Rasa frustrasi membuatnya meluapkan emosi dengan cara memukul dinding. Terlihat buku jemarinya memerah. Dia bisa merasakan sakitnya, tapi rasa sakit itu tak sebanding dengan rasa sakit yang dirasakan Sella.
"Dia tak akan pernah bisa bahagia jika bersamaku ...," gumamnya.

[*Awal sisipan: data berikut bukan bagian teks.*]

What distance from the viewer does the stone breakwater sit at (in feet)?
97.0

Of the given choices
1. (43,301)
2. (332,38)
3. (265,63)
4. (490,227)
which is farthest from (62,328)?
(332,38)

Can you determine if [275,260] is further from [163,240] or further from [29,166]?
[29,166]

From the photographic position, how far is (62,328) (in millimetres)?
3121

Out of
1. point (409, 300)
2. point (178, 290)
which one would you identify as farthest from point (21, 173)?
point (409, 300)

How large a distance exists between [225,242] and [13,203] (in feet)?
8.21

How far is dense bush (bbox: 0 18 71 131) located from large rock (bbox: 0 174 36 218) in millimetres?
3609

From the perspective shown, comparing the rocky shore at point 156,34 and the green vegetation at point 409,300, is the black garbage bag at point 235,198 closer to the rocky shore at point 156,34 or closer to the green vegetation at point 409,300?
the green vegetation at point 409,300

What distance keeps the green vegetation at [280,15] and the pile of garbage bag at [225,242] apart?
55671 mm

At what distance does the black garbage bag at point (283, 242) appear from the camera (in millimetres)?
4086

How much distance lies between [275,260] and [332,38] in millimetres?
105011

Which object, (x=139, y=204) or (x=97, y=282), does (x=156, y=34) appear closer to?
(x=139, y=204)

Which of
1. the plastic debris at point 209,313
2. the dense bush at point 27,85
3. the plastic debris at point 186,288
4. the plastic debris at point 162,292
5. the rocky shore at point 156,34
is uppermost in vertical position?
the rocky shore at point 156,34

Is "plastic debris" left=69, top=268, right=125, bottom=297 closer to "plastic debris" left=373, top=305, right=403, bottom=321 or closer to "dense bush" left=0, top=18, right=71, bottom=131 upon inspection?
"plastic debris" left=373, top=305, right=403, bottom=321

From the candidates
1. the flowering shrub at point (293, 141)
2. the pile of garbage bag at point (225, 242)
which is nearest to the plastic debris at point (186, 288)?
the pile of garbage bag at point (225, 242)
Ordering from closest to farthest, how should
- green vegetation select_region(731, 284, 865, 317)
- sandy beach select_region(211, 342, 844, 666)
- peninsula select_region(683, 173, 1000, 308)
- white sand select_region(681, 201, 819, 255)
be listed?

'Jadi, menurutmu kebahagiaan itu harus diukur dari kehadiran seorang anak? Tidak bisakah kita bahagia walau tak memilikinya?'
Pertanyaan yang pernah Dio lontarkan kepada Nisya kembali terngiang.
Flashback ….
"Mungkin kamu bisa menerima kenyataan, tapi tidak denganku," ujar Nisya.
"Kalau begitu kita bisa mengadopsi anak."
Nisya menggelang. "Aku ingin menjadi wanita sempurna. Aku ingin memiliki anak yang kulahirkan dari rahimku sendiri."
"Kalau begitu kita ambil program bayi tabung, dokter mengatakan bahwa masih ada cara ini bukan?"
Nisya kembali menggelang. "Sudah terlambat," ucap wanita itu.
"Apa maksudmu?" tanya Dio dengan kening berkerut.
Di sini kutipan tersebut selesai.